## [EXTRACT]
···
Using \(Qss) and \(Q+ss) in \(A) and \(B), we find
$$\eqalign{
iP\--(s) \simeq& \Omega (Ae^{i\bar\Omega(t-s)}e^{\gamma(s-t)} -
\bar A e^{-i\bar\Omega(t-s)}e^{\gamma(s-t)})\cr
iP\-+(s) \simeq&
-\Omega\coth{\beta\bar\Omega\over2}\bigl(Ae^{i\bar\Omega(t-s)} +
 \bar A e^{-i\bar\Omega(t-s)}\bigr)e^{-\gamma(t-s)}\cr
& + (B e^{-i\bar\Omega s} -
\bar B e^{i\bar\Omega s})e^{-\gamma s}\;.}\eqno(Pss)
$$
We can now impose the boundary conditions of \(bc0):
$$\eqalign{
\sqrt{2\Omega} \alpha\-i &\simeq
\Omega\bigl((1-\coth{\beta\bar\Omega\over2})Ae^{(i\bar\Omega-\gamma)t} +
B\bigr)\cr
\sqrt{2\Omega} \alpha'\-f &\simeq \Omega\bigl(-(1+\coth{\beta\bar\Omega\over2})
A+ B e^{(-i\bar\Omega-\gamma)t} \bigr)\cr
\sqrt{2\Omega} \bar\alpha\-f &\simeq
\Omega\bigl((1+\coth{\beta\bar\Omega\over2})\bar A
+ \bar B e^{(i\bar\Omega-\gamma)t} \bigr)\cr
\sqrt{2\Omega} \bar\alpha'\-i &\simeq
\Omega\bigl((\coth{\beta\bar\Omega\over2}-1)
\bar Ae^{(-i\bar\Omega-\gamma)t} + \bar B\bigr)\;.}\eqno(bc)
$$
In the thermal limit where $e^{-\gamma t}\to 0$ and ${g^2\over\Omega}\to 0$,
these imply
$$\eqalign{
A&=-\sqrt{2\over\Omega}{\alpha'\-f\over \coth{\beta\bar\Omega\over2}+1}\cr
\bar A&=\sqrt{2\over\Omega}{\bar\alpha\-f\over
\coth{\beta\bar\Omega\over2}+1}\cr
B&=\sqrt{2\over\Omega}\alpha\-i\cr
\bar B &=\sqrt{2\over\Omega}\bar\alpha'\-i\;.}\eqno(ABCD)
$$

Using \(ABCD) and \(QP), we now obtain
$$\eqalign{
\alpha(t)&= e^{-\beta\bar\Omega}\alpha'\-f\cr
\bar\alpha'(t) &= e^{-\beta\bar\Omega}\bar\alpha\-f}
\qquad\qquad \eqalign{\alpha'(0) &= \alpha\-i\cr
\bar\alpha(0) &= \bar\alpha'\-i\;\;.}\eqno(alphas)
$$
Applying these results to \(Jsp), we find the propagator
$$
J = {1\over Z} \exp{ \bigl(\bar\alpha'\-i\alpha\-i +
e^{-\beta\bar\Omega}\bar\alpha\-f\alpha'\-f\bigr)}\;,\eqno(Jss)
$$
where $Z$ will turn out to be the partition function of the canonical
ensemble.  Using \(propJ), we find that the final state of the oscillator has
the density matrix
$$
\rho(\bar\alpha,\alpha) = {1\over Z}\exp
\bigl(e^{-\beta\bar\Omega}\bar\alpha\alpha\bigr)\;,
$$
which is the canonical ensemble in coherent state variables,
regardless of the initial state.  We may translate this result into the
standard energy representation, using \(JK) to discern
$$
K\-{klmn}(t) = (1-e^{-\beta\bar\Omega}) \delta\-{kl}
e^{-m\beta\bar\Omega}\delta\-{mn}
+ {\s O}({g^2\over\Omega}) + {\s O}(e^{-\gamma t})\;,
$$
which implies that
$$
\rho_{mn}(t) \simeq (1-e^{-\beta\Omega})\delta_{mn}
e^{-m\beta\Omega}\;.\eqno(rhomn)
···
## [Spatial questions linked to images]
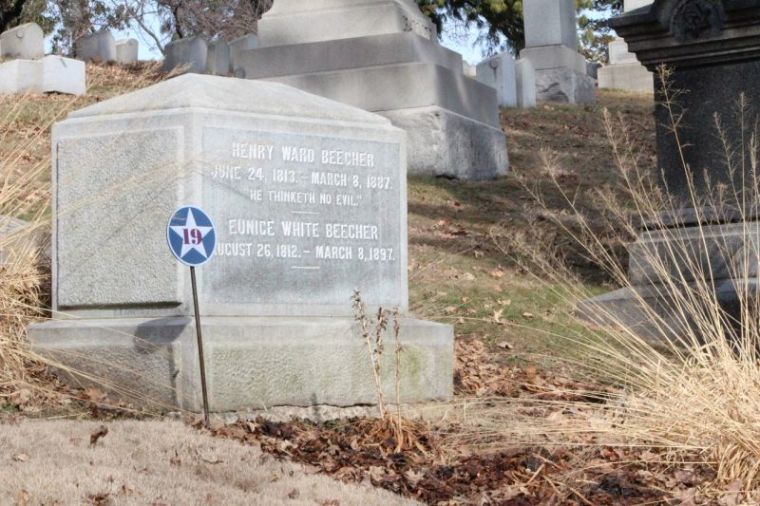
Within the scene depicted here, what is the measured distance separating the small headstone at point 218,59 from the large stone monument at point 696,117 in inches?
455

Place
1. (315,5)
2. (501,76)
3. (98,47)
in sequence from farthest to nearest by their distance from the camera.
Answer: (98,47)
(501,76)
(315,5)

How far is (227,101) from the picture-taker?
5801 mm

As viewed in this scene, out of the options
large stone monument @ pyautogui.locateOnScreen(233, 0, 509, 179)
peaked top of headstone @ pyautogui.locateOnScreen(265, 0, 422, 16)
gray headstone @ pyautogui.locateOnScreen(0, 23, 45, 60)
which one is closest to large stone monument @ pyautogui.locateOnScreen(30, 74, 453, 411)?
large stone monument @ pyautogui.locateOnScreen(233, 0, 509, 179)

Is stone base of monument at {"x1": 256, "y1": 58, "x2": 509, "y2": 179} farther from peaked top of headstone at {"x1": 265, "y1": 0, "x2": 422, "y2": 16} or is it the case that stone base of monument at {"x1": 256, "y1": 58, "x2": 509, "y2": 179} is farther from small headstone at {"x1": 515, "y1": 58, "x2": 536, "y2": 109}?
small headstone at {"x1": 515, "y1": 58, "x2": 536, "y2": 109}

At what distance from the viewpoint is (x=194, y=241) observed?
201 inches

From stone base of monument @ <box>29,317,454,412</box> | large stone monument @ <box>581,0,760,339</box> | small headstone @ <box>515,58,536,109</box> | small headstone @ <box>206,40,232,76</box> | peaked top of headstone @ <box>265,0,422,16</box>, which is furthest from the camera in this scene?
small headstone @ <box>206,40,232,76</box>

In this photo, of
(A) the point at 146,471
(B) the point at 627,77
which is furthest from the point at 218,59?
(A) the point at 146,471

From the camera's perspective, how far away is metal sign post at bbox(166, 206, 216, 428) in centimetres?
504

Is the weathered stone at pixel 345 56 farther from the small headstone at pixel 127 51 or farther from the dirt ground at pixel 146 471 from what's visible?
the small headstone at pixel 127 51

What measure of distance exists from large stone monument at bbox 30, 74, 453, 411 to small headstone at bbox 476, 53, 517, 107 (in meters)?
11.7

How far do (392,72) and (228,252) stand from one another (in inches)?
263

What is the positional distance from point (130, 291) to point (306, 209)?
0.90 metres

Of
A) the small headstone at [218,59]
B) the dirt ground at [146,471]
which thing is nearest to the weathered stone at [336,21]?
the small headstone at [218,59]

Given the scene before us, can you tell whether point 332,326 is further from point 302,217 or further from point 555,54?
point 555,54
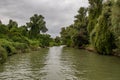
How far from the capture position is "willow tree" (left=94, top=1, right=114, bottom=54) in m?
→ 36.0

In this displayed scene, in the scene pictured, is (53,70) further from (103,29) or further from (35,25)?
(35,25)

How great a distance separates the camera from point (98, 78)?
615 inches

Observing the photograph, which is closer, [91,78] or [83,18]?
[91,78]

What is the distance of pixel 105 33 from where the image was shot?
119 feet

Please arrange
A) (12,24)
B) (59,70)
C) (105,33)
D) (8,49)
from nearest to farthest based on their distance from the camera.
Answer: (59,70), (8,49), (105,33), (12,24)

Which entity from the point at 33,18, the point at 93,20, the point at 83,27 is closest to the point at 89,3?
the point at 93,20

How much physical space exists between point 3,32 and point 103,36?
22.0 m

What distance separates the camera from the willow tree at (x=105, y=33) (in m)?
36.0

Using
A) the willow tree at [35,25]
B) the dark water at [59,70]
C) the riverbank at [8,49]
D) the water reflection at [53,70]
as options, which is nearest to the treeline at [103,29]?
the dark water at [59,70]

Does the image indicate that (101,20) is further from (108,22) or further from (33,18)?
(33,18)

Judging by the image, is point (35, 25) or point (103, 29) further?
point (35, 25)

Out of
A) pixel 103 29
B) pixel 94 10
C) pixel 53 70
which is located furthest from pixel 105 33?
pixel 53 70

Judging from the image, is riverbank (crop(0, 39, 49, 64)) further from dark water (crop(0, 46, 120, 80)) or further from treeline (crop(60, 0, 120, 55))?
treeline (crop(60, 0, 120, 55))

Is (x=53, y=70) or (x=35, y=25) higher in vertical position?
(x=35, y=25)
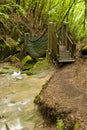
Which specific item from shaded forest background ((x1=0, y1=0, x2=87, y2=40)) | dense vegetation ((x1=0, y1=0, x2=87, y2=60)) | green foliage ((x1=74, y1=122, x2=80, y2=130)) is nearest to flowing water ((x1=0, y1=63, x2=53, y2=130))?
green foliage ((x1=74, y1=122, x2=80, y2=130))

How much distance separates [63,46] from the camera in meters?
11.2

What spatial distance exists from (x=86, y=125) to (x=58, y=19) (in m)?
14.1

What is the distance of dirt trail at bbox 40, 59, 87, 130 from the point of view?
18.5 ft

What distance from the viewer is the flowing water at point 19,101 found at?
20.6ft

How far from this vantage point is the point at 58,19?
730 inches

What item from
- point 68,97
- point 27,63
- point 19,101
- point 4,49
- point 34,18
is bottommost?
point 27,63

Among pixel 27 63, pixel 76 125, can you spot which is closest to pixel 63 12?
pixel 27 63

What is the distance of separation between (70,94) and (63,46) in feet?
15.7

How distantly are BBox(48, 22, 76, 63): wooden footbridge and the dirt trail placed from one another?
992 millimetres

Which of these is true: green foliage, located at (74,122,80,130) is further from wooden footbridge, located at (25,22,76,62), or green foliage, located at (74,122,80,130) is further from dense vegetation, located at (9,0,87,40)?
dense vegetation, located at (9,0,87,40)

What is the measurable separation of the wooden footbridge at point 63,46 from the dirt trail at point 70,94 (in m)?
0.99

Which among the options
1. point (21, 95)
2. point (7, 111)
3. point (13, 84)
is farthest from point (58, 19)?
point (7, 111)

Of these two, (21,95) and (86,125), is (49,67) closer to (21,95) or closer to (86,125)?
(21,95)

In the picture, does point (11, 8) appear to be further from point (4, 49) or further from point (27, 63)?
point (27, 63)
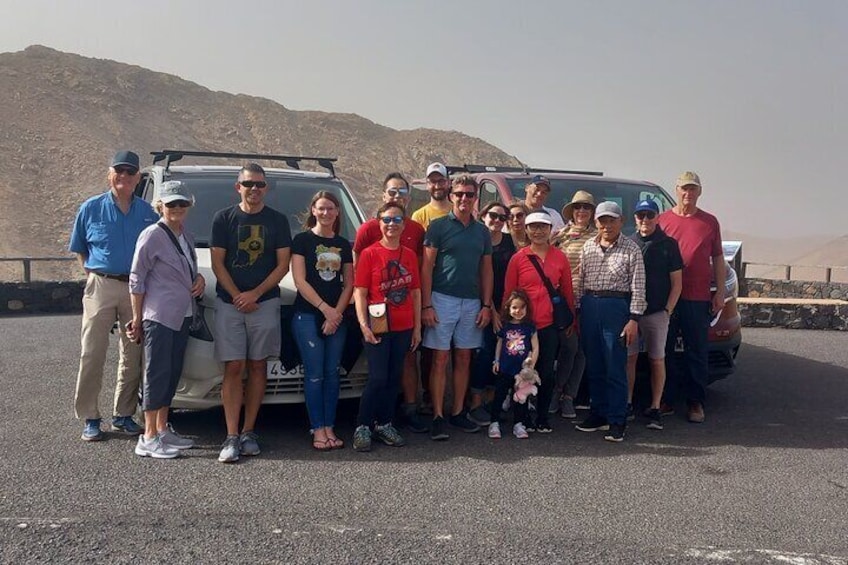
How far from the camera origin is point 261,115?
63562 mm

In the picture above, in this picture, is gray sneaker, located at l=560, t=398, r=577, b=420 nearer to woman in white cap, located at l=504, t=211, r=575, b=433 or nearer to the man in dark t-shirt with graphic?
woman in white cap, located at l=504, t=211, r=575, b=433

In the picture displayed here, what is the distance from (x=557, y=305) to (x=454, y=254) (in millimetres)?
915

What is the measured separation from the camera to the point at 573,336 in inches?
237

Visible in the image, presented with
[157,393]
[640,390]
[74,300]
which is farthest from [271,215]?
[74,300]

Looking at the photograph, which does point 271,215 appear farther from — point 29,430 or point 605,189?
point 605,189

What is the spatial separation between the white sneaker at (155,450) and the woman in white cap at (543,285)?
2.58 m

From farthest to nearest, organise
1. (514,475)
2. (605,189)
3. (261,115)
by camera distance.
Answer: (261,115) → (605,189) → (514,475)

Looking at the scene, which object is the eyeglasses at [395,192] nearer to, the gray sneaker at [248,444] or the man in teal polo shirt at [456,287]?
the man in teal polo shirt at [456,287]

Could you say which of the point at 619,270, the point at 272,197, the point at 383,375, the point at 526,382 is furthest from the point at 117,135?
the point at 619,270

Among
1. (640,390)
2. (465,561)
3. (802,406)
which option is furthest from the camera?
(640,390)

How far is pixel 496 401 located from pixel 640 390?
230 cm

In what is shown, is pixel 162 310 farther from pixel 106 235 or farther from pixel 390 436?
pixel 390 436

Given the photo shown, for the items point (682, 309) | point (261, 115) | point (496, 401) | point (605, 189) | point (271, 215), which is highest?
point (261, 115)

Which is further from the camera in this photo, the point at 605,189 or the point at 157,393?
the point at 605,189
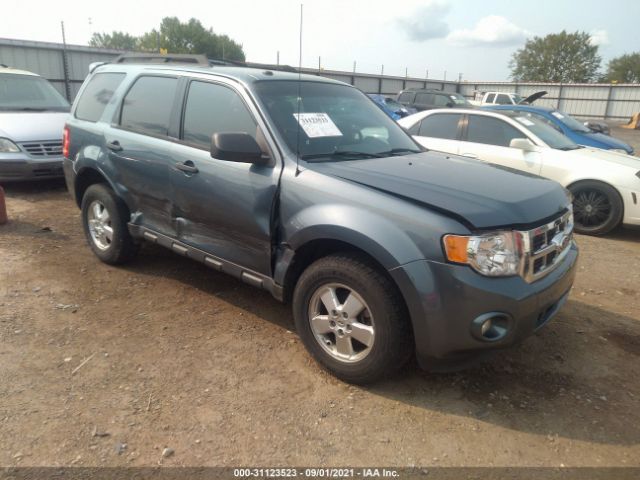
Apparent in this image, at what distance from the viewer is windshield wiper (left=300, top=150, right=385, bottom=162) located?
3281mm

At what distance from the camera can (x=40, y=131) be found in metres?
7.50

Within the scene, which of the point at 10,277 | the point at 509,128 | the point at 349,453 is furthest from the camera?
the point at 509,128

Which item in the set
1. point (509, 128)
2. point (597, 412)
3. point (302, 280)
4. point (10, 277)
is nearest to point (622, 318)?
point (597, 412)

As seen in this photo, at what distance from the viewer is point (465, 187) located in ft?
9.68

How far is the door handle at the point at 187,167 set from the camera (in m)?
3.64

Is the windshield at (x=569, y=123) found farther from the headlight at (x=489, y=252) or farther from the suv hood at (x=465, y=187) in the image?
the headlight at (x=489, y=252)

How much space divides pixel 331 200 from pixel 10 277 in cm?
336

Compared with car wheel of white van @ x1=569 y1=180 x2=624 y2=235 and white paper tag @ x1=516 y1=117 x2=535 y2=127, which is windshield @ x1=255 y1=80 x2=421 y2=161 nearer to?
car wheel of white van @ x1=569 y1=180 x2=624 y2=235

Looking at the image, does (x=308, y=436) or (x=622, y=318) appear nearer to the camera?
(x=308, y=436)

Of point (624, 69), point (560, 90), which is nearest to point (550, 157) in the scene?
point (560, 90)

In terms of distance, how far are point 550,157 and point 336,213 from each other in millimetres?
5205

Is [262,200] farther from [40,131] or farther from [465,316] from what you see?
[40,131]

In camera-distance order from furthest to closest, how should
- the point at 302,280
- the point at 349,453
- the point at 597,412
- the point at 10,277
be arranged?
the point at 10,277 < the point at 302,280 < the point at 597,412 < the point at 349,453

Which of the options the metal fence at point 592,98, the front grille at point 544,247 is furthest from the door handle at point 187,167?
the metal fence at point 592,98
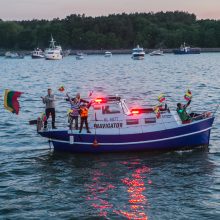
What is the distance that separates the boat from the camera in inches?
1267

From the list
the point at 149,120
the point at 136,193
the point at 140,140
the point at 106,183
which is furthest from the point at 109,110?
the point at 136,193

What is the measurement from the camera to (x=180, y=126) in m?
32.3

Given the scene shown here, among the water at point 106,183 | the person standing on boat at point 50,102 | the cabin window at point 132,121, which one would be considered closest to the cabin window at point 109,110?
the cabin window at point 132,121

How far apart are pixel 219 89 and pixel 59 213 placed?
57880mm

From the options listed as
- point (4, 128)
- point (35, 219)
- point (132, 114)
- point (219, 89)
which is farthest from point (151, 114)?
point (219, 89)

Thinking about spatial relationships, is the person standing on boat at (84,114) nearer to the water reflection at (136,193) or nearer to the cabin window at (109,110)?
the cabin window at (109,110)

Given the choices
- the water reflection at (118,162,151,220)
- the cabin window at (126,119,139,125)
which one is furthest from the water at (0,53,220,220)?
the cabin window at (126,119,139,125)

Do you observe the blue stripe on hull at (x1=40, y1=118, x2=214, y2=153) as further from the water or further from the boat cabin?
the water

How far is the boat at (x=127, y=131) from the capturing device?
32.2 metres

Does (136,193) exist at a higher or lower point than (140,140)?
lower

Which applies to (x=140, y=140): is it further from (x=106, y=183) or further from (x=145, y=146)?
(x=106, y=183)

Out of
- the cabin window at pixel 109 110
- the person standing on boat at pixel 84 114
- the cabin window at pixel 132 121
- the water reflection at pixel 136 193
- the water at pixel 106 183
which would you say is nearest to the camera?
the water reflection at pixel 136 193

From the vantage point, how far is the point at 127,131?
105ft

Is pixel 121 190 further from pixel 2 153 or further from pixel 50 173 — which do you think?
pixel 2 153
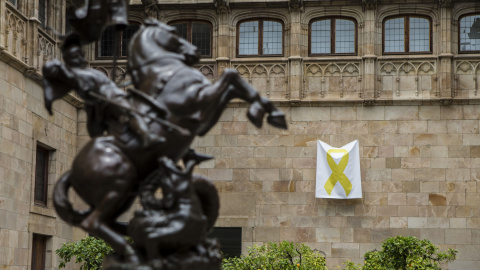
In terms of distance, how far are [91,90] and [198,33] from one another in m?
18.3

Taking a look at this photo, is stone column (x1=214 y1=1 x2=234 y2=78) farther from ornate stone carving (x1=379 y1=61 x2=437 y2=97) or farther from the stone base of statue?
the stone base of statue

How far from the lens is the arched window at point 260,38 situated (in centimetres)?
2473

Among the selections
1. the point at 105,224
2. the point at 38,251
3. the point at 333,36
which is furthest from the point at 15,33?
the point at 105,224

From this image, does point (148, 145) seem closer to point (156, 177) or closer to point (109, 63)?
point (156, 177)

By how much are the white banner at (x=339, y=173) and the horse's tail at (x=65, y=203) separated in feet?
56.1

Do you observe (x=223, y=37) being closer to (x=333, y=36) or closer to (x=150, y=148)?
(x=333, y=36)

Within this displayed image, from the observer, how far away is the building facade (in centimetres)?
2341

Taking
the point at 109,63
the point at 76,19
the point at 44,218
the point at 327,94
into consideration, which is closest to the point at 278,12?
the point at 327,94

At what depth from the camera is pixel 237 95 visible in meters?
7.03

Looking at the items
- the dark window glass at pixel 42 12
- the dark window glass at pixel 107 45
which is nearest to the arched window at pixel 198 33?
the dark window glass at pixel 107 45

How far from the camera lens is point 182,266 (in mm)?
6484

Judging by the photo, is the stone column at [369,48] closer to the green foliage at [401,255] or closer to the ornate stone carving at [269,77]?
the ornate stone carving at [269,77]

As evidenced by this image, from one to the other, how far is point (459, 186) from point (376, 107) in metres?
3.26

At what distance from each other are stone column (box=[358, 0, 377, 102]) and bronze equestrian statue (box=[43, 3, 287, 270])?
1713 cm
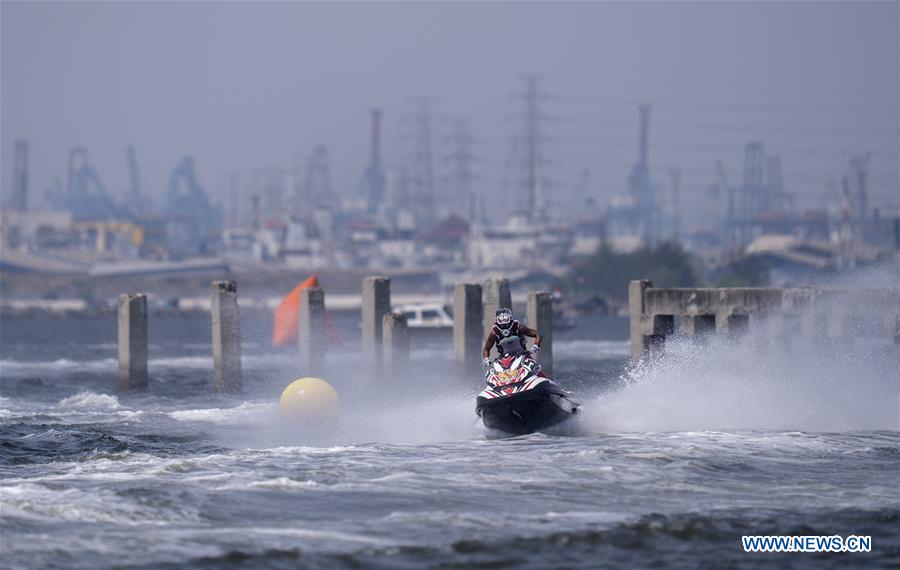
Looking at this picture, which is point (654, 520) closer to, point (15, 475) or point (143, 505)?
point (143, 505)

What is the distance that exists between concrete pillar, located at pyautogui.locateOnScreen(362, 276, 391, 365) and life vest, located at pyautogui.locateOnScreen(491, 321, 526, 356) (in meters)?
9.89

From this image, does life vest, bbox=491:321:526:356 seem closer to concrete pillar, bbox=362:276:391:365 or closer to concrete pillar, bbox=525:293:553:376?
concrete pillar, bbox=525:293:553:376

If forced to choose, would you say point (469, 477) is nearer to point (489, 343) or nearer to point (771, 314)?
point (489, 343)

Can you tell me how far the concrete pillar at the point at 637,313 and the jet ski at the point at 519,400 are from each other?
696 cm

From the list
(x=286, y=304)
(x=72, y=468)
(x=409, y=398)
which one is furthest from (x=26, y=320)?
(x=72, y=468)

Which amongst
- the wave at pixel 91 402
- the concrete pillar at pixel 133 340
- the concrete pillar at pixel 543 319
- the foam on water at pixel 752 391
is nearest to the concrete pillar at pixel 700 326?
the foam on water at pixel 752 391

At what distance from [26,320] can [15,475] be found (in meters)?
131

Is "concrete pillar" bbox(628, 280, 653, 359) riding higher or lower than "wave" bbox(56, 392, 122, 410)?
higher

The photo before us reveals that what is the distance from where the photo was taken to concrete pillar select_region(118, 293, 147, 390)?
33.1m

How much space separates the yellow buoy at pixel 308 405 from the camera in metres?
25.4

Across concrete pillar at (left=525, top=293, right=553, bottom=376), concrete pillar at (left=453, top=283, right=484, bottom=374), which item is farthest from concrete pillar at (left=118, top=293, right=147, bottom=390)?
concrete pillar at (left=525, top=293, right=553, bottom=376)

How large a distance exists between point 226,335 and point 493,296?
6.13m

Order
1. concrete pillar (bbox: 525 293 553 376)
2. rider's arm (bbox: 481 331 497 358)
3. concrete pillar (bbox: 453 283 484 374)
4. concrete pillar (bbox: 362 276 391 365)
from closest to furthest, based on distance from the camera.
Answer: rider's arm (bbox: 481 331 497 358) → concrete pillar (bbox: 453 283 484 374) → concrete pillar (bbox: 525 293 553 376) → concrete pillar (bbox: 362 276 391 365)

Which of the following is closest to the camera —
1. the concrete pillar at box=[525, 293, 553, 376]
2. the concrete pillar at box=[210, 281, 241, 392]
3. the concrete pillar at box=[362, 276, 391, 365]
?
the concrete pillar at box=[525, 293, 553, 376]
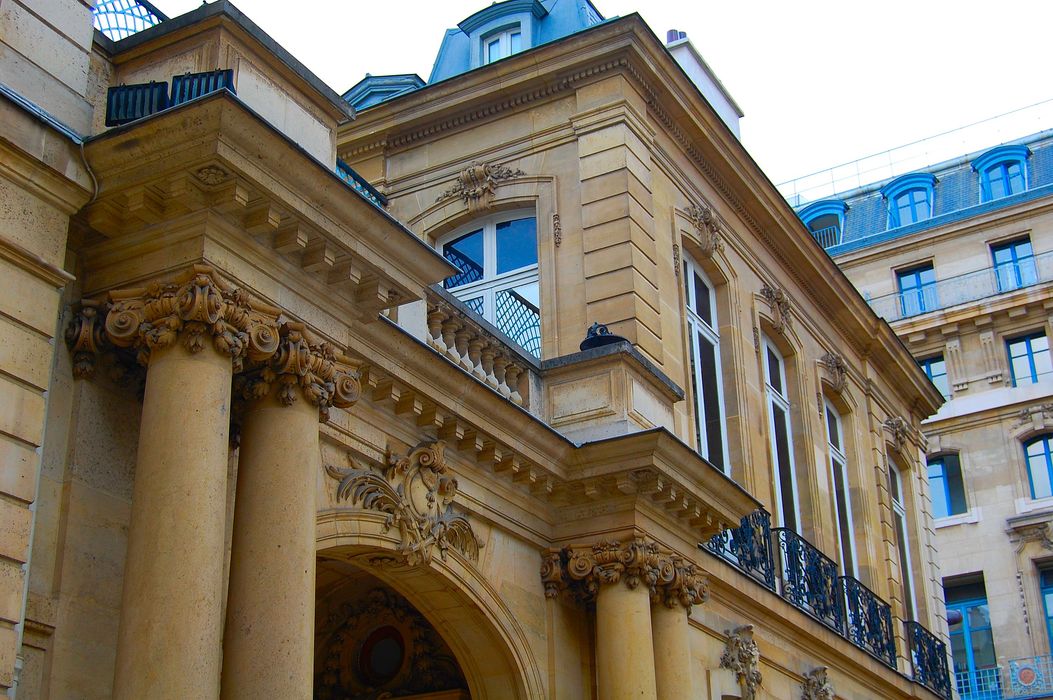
···
## [WORK TO COMPLETE]
A) According to the oscillator derivation, what will Z turn out to be?
B) Continue the derivation of the oscillator's thermal state from the point where it stops.

## [ANSWERS IN ORDER]
A) The partition function of the canonical ensemble.

B)
$$
(Although $\bar\Omega = \Omega + {\s O}({g^2\over\Omega})$, one might be
concerned that for low temperatures, where $\beta$ becomes arbitrarily large,
$\beta g^2\lambda(\Omega^2)$ would not be small, so that it would be wrong to
write $\Omega$ instead of $\bar\Omega$ in \(rhomn).  But because $g^2 <<
\Omega$, regardless of temperature, $\beta g^2$ can only be non-negligible when
$\beta\Omega$ is so large that $e^{-\beta\bar\Omega}\simeq  e^{-\beta\Omega}
\simeq 0$.  Hence the distinction between $\Omega$ and $\bar\Omega$ is not
discernible in the final state, within the limits of our approximations.)

We therefore conclude that a harmonic oscillator, weakly damped by coupling to
an environment with slowly varying spectral density, is inexorably driven to
thermal equilibrium on the thermal time scale $t \sim {1\over\gamma}$.  This
extends the result of Reference [\cite{Grabert}], where the path integral in
position variables was used to obtain thermalization for a weakly  coupled
environment with ohmic spectral density.  (In our velocity coupled model, this
would be equivalent to constant $I(\omega)$.  Reference [\cite{Grabert}]
notes that more general dissipative environments can induce thermalization, but
does not treat them explicitly.)  We conclude this section by emphasizing that,
in the case of the single oscillator coupled to a bath, it is the long time
scale that makes the thermal effects of the bath dominate the system, and it is
weak coupling and  slowly varying spectral density that effectively prevent the
environment from communicating to the system any information other than its
temperature, and so guarantee the canonical thermal behaviour.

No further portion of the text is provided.